Common exam/audit questions and hangups

Assessors commonly ask:

  • “List every facility where this system resides. How do you know you didn’t miss any?”
  • “Show me the hazard analysis for this site. Who approved it?”
  • “Why is your primary site in a high-risk area, and what compensating controls exist?”
  • “How do you reassess when conditions change?”
  • “For colocation: what evidence do you have that the provider manages environmental risks appropriately?”

Hangups that slow audits:

  • No single authoritative system-to-facility list.
  • Hazard assessment exists only for “the data center,” not for support sites (network hubs, backup media storage).
  • Risk acceptance is informal (“we talked about it”) rather than documented.

Frequent implementation mistakes (and how to avoid them)

  1. Treating PE-23 as a one-time checklist.
    Fix: add lifecycle triggers and require reassessment on moves and major changes.

  2. Relying on cloud provider statements while ignoring your own physical dependencies.
    Fix: include offices, network egress sites, identity infrastructure, and backup storage locations in the facility register.

  3. Conflating “we have DR” with “site placement risk is addressed.”
    Fix: DR supports availability; PE-23 asks whether the chosen location is appropriate given hazards.

  4. No written rationale for “why here.”
    Fix: require a short decision paragraph in every hazard assessment.

  5. Third-party blind spot (colo/managed hosting).
    Fix: bake facility resilience evidence into procurement and contracting, and document exceptions.

Risk implications (why operators care)

Facility location decisions drive:

  • Availability risk: regional disasters can take out power, staff access, and telecom at once.
  • Security risk: emergencies create opportunities for tailgating, forced entry, and degraded monitoring.
  • Safety and compliance risk: certain facilities introduce physical safety hazards that become operational outages and incident-reporting events.

PE-23 gives you a governance hook to prevent “silent” concentration risk, especially where multiple systems end up in the same hazard zone due to convenience or legacy real estate.

Practical 30/60/90-day execution plan

First 30 days (stabilize scope and ownership)

  • Name the PE-23 control owner and backup.
  • Build the System Facility Register for your highest-impact systems and primary sites.
  • Draft the Facility Location Hazard Assessment template and approval workflow.
  • Choose a repository and evidence naming convention.

Days 31–60 (assess and close obvious gaps)

  • Complete hazard assessments for primary facilities and any site with known historical issues.
  • Identify mitigation gaps that are procedural (signage, access, monitoring) versus capital work (HVAC redundancy, flood protection).
  • Put remediation work into tracked tickets with owners and target dates.
  • Add PE-23 requirements to third-party intake for colocation/managed hosting.

Days 61–90 (make it repeatable)

  • Expand assessments to remaining in-scope facilities (support sites, storage, network hubs).
  • Add reassessment triggers to change management and facilities project intake.
  • Run a tabletop review: “What happens if this facility is inaccessible for an extended period?” Capture actions and owners.
  • In Daydream, map PE-23 to the owner, implementation procedure, and recurring evidence artifacts so audits pull from a single control record. 1

Output you want by the end of the third phase: every system has an attributable hosting location list, every location has a documented hazard assessment and decision, and reassessment is triggered by real operational events.

● Work instruction
In the PE-23 excerpt above, what fix does it give for having no written rationale for "why here"?

● Input data

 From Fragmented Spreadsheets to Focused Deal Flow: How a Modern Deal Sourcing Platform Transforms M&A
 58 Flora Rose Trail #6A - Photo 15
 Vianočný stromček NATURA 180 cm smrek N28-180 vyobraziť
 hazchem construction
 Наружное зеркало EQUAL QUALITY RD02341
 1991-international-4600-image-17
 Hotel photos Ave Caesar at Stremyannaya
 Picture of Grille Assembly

---

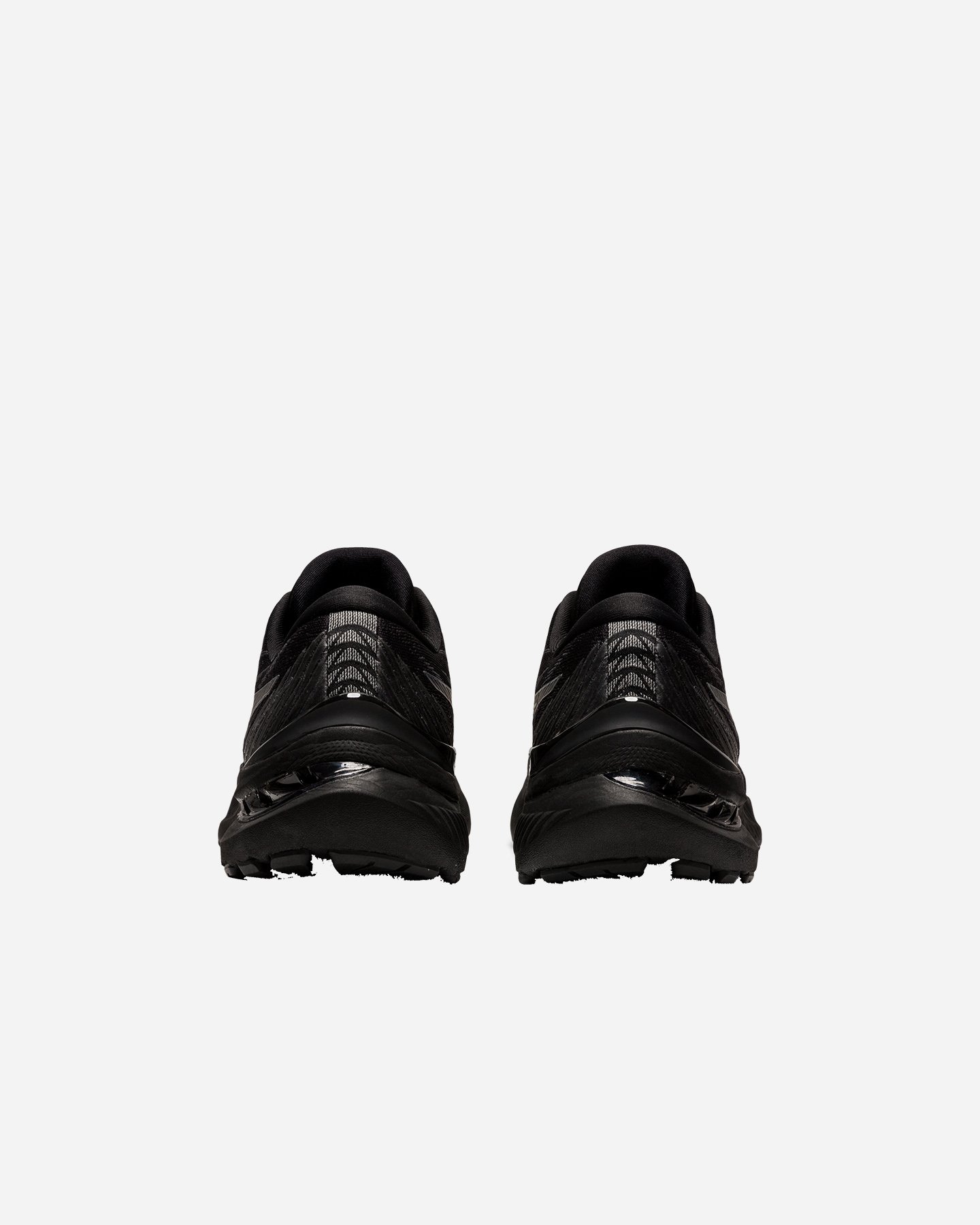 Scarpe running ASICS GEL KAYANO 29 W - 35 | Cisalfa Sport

---

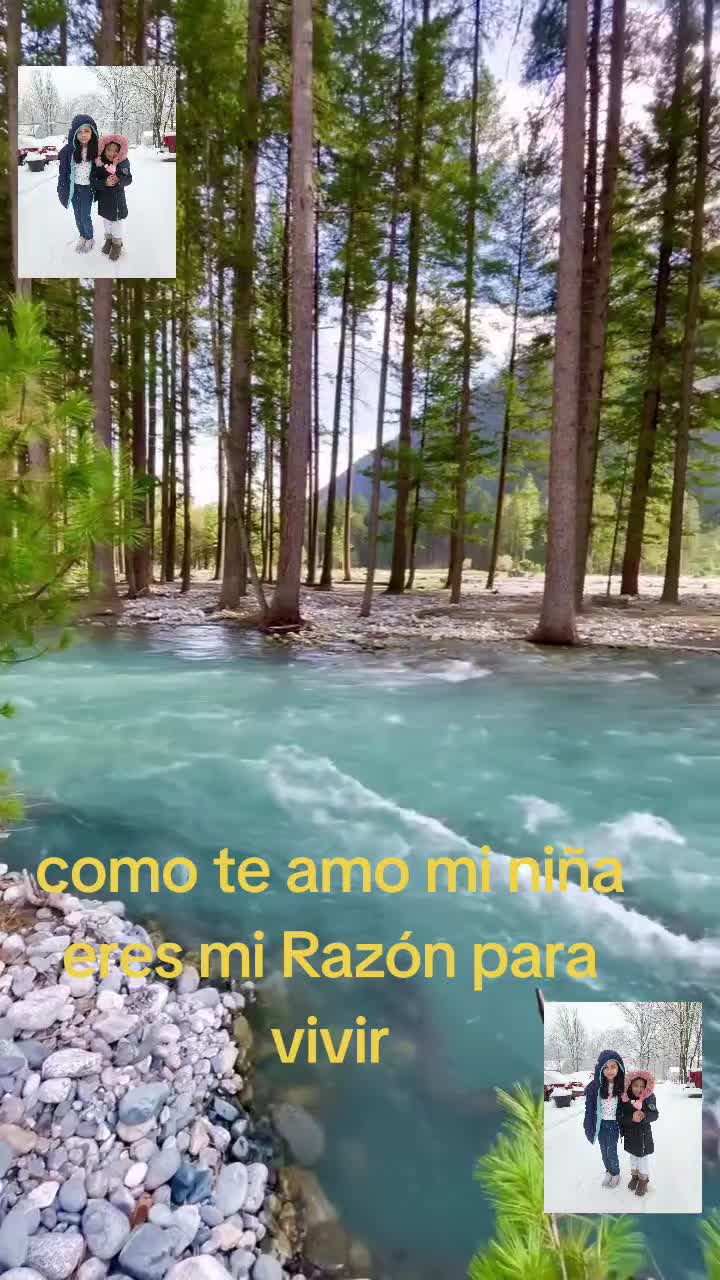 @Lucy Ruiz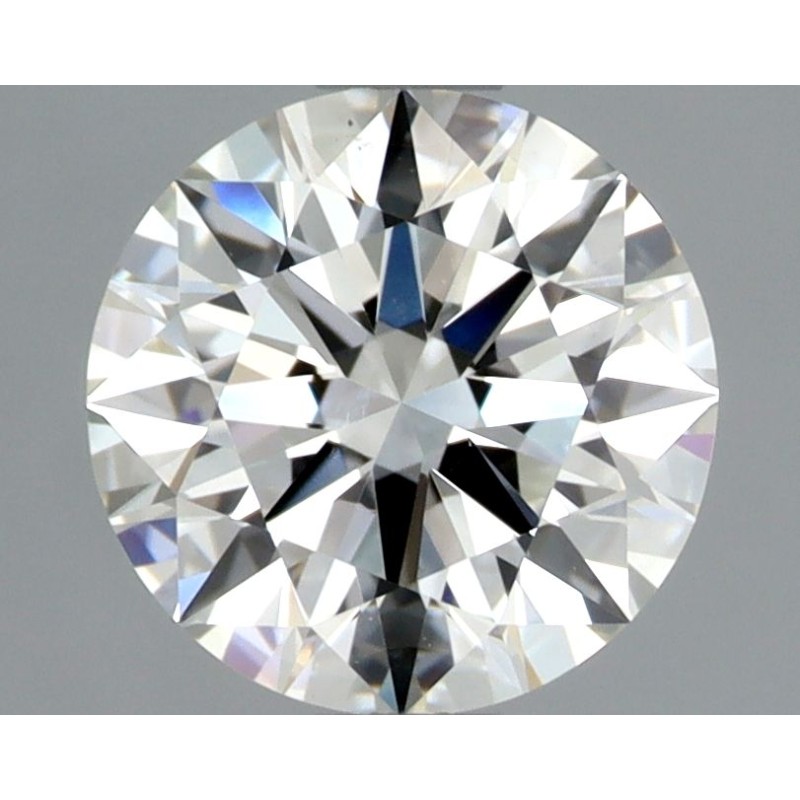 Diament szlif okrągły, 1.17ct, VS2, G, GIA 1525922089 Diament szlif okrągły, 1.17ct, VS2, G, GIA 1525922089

● Result of the exercise
Require a short decision paragraph in every hazard assessment.